Alton Brown and the Art of the Walkthrough


BizTalk Server 2006 is a complex program comprised of many moving parts and a multitude of related systems that, when combined, solve complex business problems. Developing for BizTalk Server requires attention to a number of details from the obvious (setting up a receive port) to the obscure (linking multple orchestrations, ports, files and schemas together with effective security). One mistake in planning or development can have a serious negative impact on the final application.


Cooking is a complex task comprised of many different ingredients and a multitude of related components that, when combine, result in dinner. Being a great chef requires attention to a number of details from the obvious (knowing julienne from frenched) to the obscure (when to use a cherimoya and when to call in the entremetier). One mistake in planning, preparation or execution can have a negative impact on the gastro-intestinal tract of customers.


Okay, so Alton's job isn't that much different than your job if you happen to work with BizTalk Server. Alton:



  • Manages a creative team of professionals, from chefs and food historians to camera operators and gaffers. Together, this team must tie together ingredients, narrative, equipment, and the rest to bring a recipe to life on TV. (And I got to use "gaffer" on my blog...sweet) .

  • Designs an integration plan (recipe) specifying ingredients, processes and (often) plating suggestions. Alton must draw on culinary experience, research, team input, customer feedback, and his senses to ensure the ingredients are drawn together properly. Gouda or Edam? So many choices, so many potential points of failure.

  • Constructs the meal. On national television. Think of it as a 30-minute webcast. It may not be live, but then again development efforts aren't done "live" either (unless your site has dev cams).

  • Demands quality ingredients and perfect execution. Alton does not advocate spending cash on expensive items but rather investing in quality items even if you have to build them yourself. If you will use Gouda, make sure you know the supplier and understand what it means to be Gouda...if you can't tell, how can you ensure it is the best?

  • Cashes some pretty large checks. Don't we all have endorsement deals, hit books, and a television show?

In his cooking shows as well as in his books, Alton makes heavy use of the Walkthrough. It is a tradition with cooking shows. Ask Julia or the Galloping Gourmet. Ask Emeril or Rachel Ray. Cooking shows are all about the walkthrough. Recipes are all about the walkthrough. In fact, a recipe is a walkthrough and while I'm not prepared to call them synonyms, I might next week. They are that close in meaning.

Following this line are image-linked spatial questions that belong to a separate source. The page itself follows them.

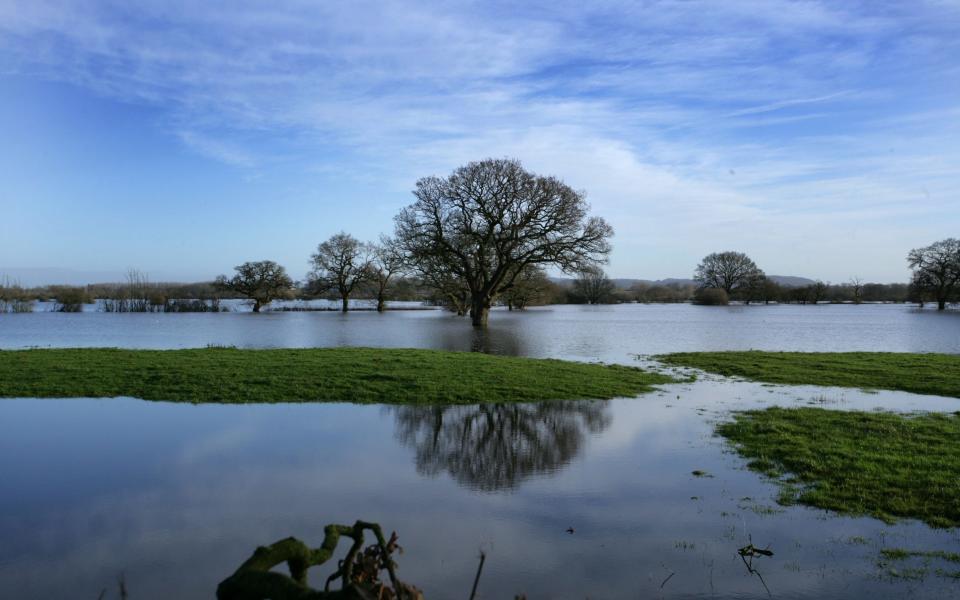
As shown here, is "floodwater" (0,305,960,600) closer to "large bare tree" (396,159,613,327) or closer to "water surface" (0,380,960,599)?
"water surface" (0,380,960,599)

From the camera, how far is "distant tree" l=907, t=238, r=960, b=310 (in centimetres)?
7725

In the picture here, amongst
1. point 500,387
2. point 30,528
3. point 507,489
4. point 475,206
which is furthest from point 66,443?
point 475,206

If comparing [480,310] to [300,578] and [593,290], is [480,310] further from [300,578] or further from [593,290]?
[593,290]

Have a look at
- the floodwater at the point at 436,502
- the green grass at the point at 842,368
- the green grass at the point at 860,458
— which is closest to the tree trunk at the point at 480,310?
the green grass at the point at 842,368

But Alton's walkthroughs are the pinnacle of walkthroughs in the culinary world. Why? He does everything a good walkthrough should do to explain not only the surface-level what and how, but also the deeper-level what and how and most importantly why. Why is applesauce a good replacement for fat in recipes? How does baking powder differ from baking soda and what role do both play in good eats? What is the science behind broiling and even cooking? Where did haggis come from and why cook in a sheep's stomach? What makes a knife sharp? What are the important traditions of French cooking, and which traditions can be ignored when making crepes? What are trans-fats and how do you avoid them?

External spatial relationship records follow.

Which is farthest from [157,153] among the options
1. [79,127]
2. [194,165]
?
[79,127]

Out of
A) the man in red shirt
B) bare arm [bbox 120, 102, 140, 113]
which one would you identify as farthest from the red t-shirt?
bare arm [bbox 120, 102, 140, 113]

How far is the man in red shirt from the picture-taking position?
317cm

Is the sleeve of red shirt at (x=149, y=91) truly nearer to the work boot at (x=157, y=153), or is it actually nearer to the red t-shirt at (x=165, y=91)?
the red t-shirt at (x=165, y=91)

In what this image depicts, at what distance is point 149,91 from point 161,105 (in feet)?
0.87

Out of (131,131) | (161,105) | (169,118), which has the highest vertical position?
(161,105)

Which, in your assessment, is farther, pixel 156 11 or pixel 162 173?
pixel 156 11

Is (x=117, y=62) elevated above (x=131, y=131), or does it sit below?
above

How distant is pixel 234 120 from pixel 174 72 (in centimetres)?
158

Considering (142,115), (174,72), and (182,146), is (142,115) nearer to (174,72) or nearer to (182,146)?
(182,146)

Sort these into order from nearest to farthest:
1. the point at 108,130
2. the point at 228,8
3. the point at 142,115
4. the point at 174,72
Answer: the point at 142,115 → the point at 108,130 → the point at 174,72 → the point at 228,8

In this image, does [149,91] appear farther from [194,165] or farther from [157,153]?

Here is why Alton's walkthroughs work:



  • Motivate the topic. Use a quick backstory with useful facts to orient the user to the topic and to grab his or her attention.

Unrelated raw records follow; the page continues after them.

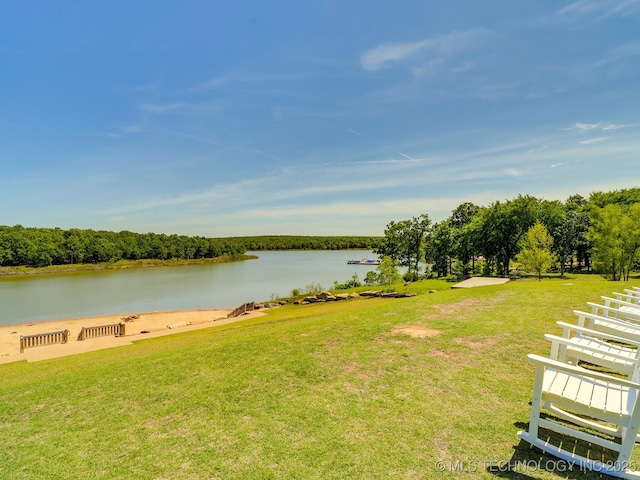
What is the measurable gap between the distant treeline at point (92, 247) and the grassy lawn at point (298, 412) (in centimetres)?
4604

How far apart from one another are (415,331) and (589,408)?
4.46 meters

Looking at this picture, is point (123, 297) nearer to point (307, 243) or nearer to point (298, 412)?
point (298, 412)

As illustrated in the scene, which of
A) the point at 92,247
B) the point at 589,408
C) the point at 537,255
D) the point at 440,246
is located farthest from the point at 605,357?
the point at 92,247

  • Motivate the components. Why are you using Goda over Edan? Why use a message queue? You don't have to trace computer science from Babbage to Knuth, but provide a justification.

  • Don't scrimp on quality. Alton doesn't cut corners. Cooking, like software, is all about customer satisfaction through quality product. Know your ingredients and educate the reader as needed.

  • Motivate the process. Braising is different from broiling but they both cook food. Why choose one over the other? Why do you have to GAC a component prior to deployment (and not sooner)? Again, you don't have to derive all of this from first principles, but do motivate it.

  • Describe the outcome. Readers want to know where they will be when te walkthrough is completed. What will they have created?

  • Call out dangers, warnings, and notes before the walkthrough begins. Hot oil can burn (ask medieval warriors). Will the steps possibly delete my hard drive? I want to know.

  • Choose an engaging conversational tone. We aren't all on tv, but we can choose our voice. Pick an appropriate tone and stick with it.

Did I miss anything? 

Comments (2)
  1. tzagotta says:

    Excellent post.  I have recently become really interested in Good Eats, and I was thinking a lot about why I find it so interesting.  I think you captured it well why it is so appealing, especially to technical types.

    The only think I would add to what you said is, that Alton Brown "does things properly."  No important corners get cut – he does a quality job on everything.  When I’m cooking for fun, that’s what I like to do as well.

  2. ebattalio says:

    tzagota – Thanks for the comments; I rolled your suggestion into the post.